Are there appropriate resources available?

Even if a large percentage of people in India live in extreme poverty, there are appropriate resources for the implementation of the policy because the government has decided to provide the required resources. There are also Non-Governmental Organizations and Community Based Organizations which are ready to dedicate more resources to the prevention of HIV/AIDs. Therefore, there are enough and appropriate resources which will help alleviating the problem in condition that these resources are properly utilized.

Is the policy feasible and plausible (Can it be implemented? Does it make sense?) Why/Why not?

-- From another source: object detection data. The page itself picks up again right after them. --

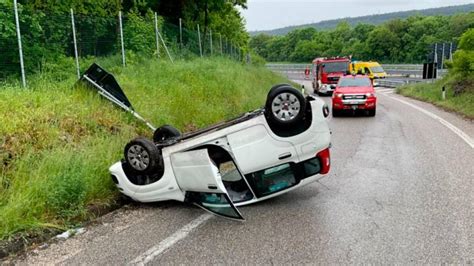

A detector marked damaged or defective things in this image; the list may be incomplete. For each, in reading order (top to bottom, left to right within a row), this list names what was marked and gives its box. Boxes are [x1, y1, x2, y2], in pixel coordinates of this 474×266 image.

bent fence post [157, 30, 174, 63]
overturned white car [81, 63, 332, 219]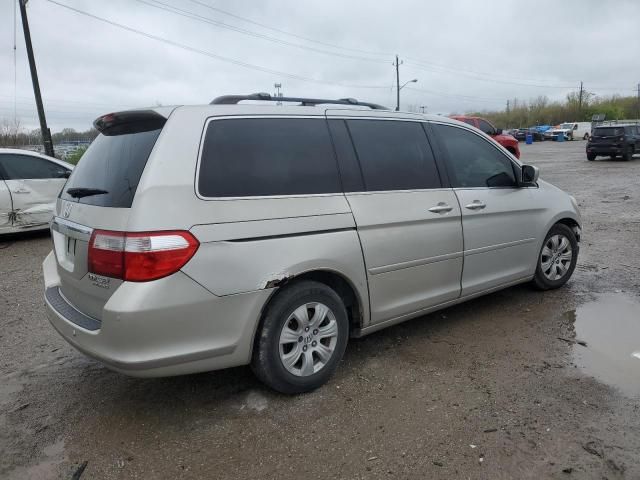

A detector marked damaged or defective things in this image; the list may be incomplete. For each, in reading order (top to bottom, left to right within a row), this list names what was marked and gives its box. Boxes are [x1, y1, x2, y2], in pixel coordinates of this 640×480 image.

white damaged car [0, 148, 73, 234]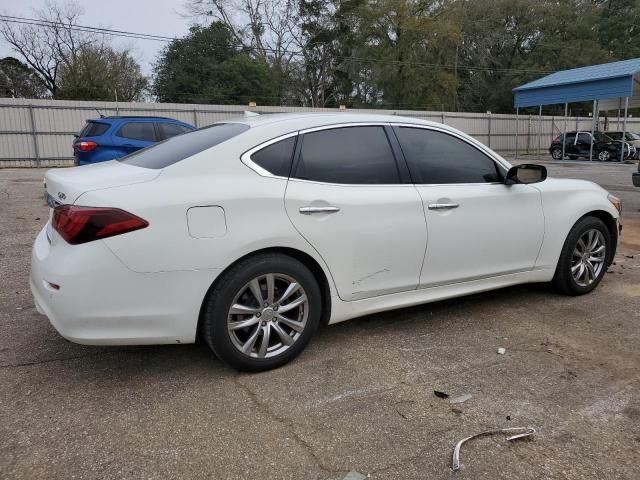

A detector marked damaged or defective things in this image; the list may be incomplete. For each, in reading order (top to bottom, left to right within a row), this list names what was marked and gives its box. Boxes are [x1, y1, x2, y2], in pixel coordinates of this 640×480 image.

dent on car door [284, 125, 424, 302]
dent on car door [396, 125, 544, 286]
cracked pavement [1, 163, 640, 478]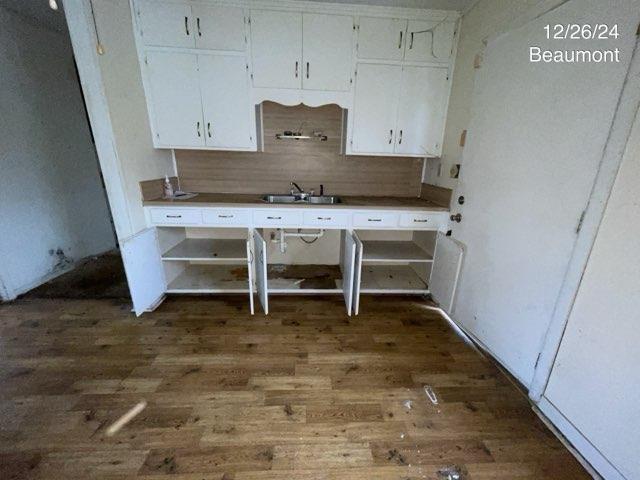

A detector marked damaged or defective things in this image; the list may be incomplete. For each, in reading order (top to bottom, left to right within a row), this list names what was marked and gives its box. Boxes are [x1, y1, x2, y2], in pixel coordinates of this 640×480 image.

damaged wall [0, 5, 115, 300]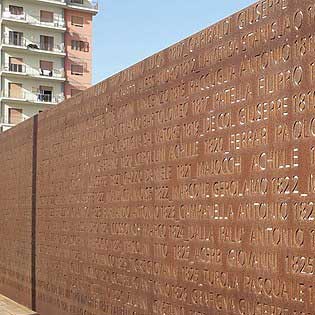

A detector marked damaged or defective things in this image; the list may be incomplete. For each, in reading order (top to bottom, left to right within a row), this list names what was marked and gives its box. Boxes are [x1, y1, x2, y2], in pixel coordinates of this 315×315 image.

rusted corten steel wall [0, 119, 34, 310]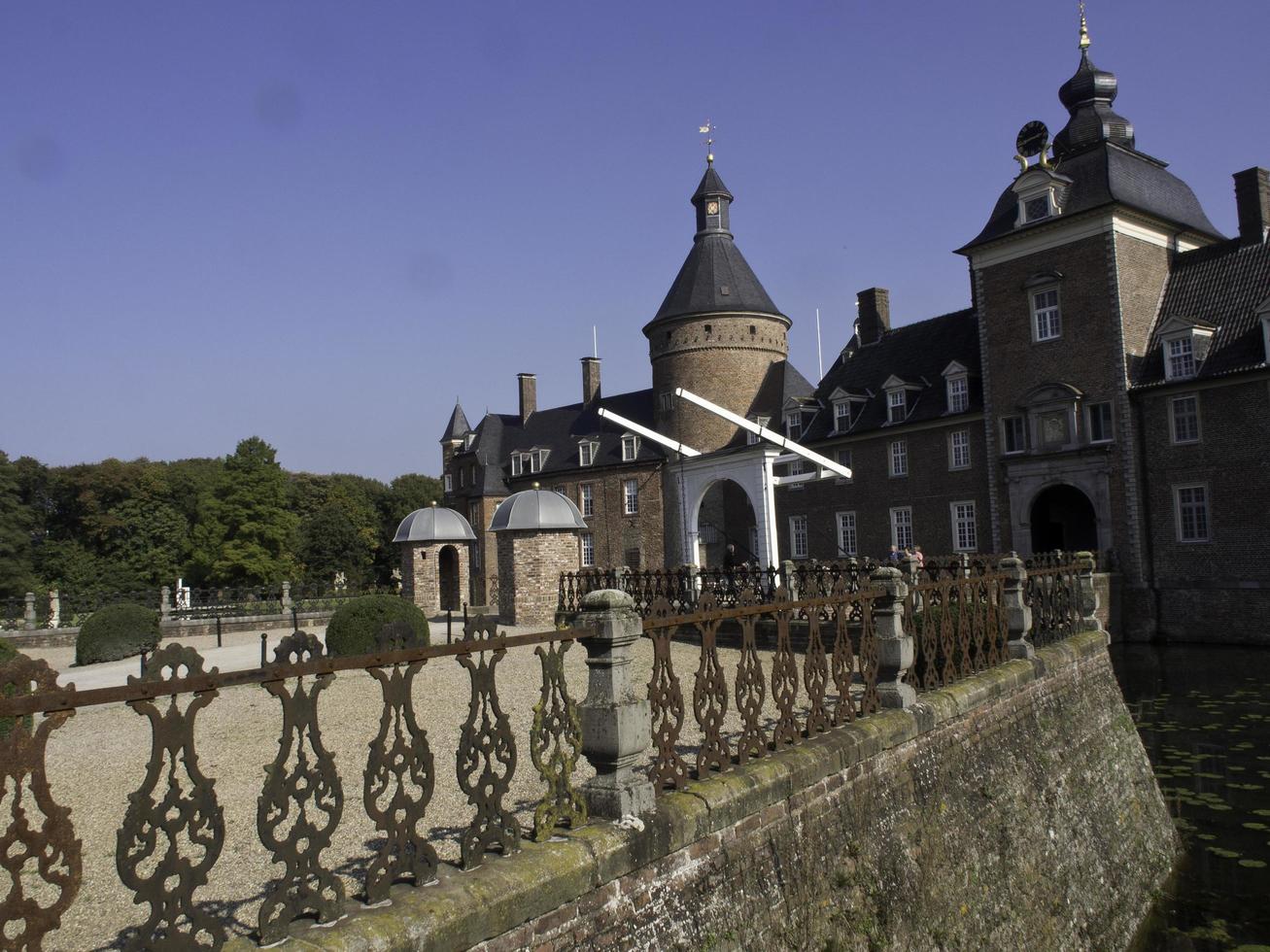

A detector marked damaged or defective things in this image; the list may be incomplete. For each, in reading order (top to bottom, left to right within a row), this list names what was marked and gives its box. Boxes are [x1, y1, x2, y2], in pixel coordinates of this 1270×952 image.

rusty iron railing [0, 619, 592, 949]
rusty iron railing [644, 586, 883, 792]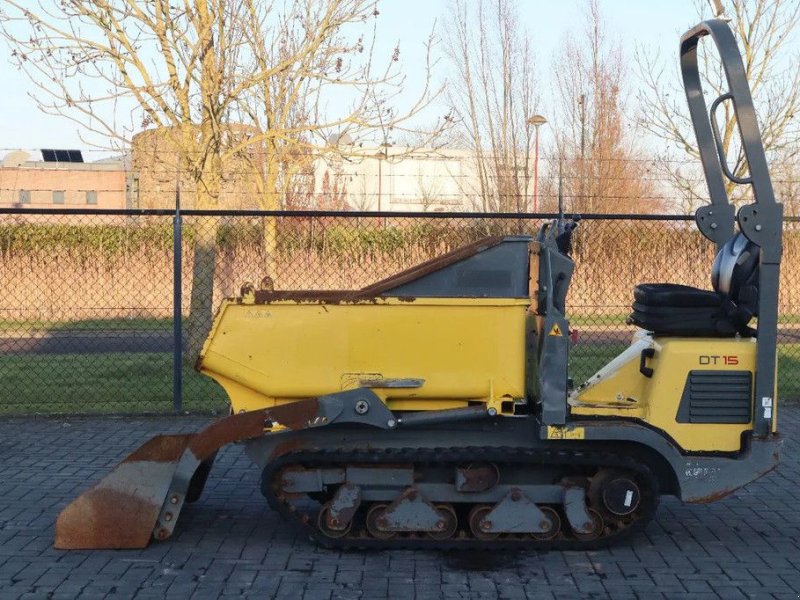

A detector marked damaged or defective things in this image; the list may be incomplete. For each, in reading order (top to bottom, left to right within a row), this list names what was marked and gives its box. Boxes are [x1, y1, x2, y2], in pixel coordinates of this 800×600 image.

rusty front bucket [54, 434, 194, 552]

The National Aids Prevention and Control Policy is a plausible and feasible policy because its objectives are similar to the ones for various international health policies regarding HIV/AIDs. It is plausible because it fully supports the efforts of reducing discrimination and stigma against people affected by HIV and ensuring their equal access to social welfare, health and educational services. If implemented well, the problem of HIV/AIDs will be a history in the country.

What are the strengths of this policy?

This policy has various strengths. For instance, it enhances the quality of programs that are able to reduce the transmission of HIV among people by providing strategic drug supplies, developing appropriate communication approaches and improving the monitoring systems. It is capable of dispelling various misconceptions that relates to transmission of HIV and prevention behaviors among the vulnerable group.

What are its weaknesses?

The state governments in India do not have adequate ownership of the HIV prevention programs. This challenges the implementation of the policy in some states because the state governments are failing to keep the national objective of the policy in view. Also, other diseases like TB’s programs are well implemented by district level societies. This is centrally to what happens to HIV programs and thus makes it difficult for the policy to be properly implemented.

In conclusion, there is much evidence that some policies have become successful in reducing HIV/AIDs preference among some groups in India. However despite to success of these policies, there are still many people infected with HIV and several parts of the country’s epidemic remain unnoticed. Just as the addressing of high preference groups, more attention is required for those one perceived to be at low HIV risk. Further, much has to be done to control through spread of HIV as well as reduce new infections. The development of National Aids Prevention and Control Policy in important opportunity of forging greater unity and leadership at all levels to support Indians to achieve access to HIV prevention and care.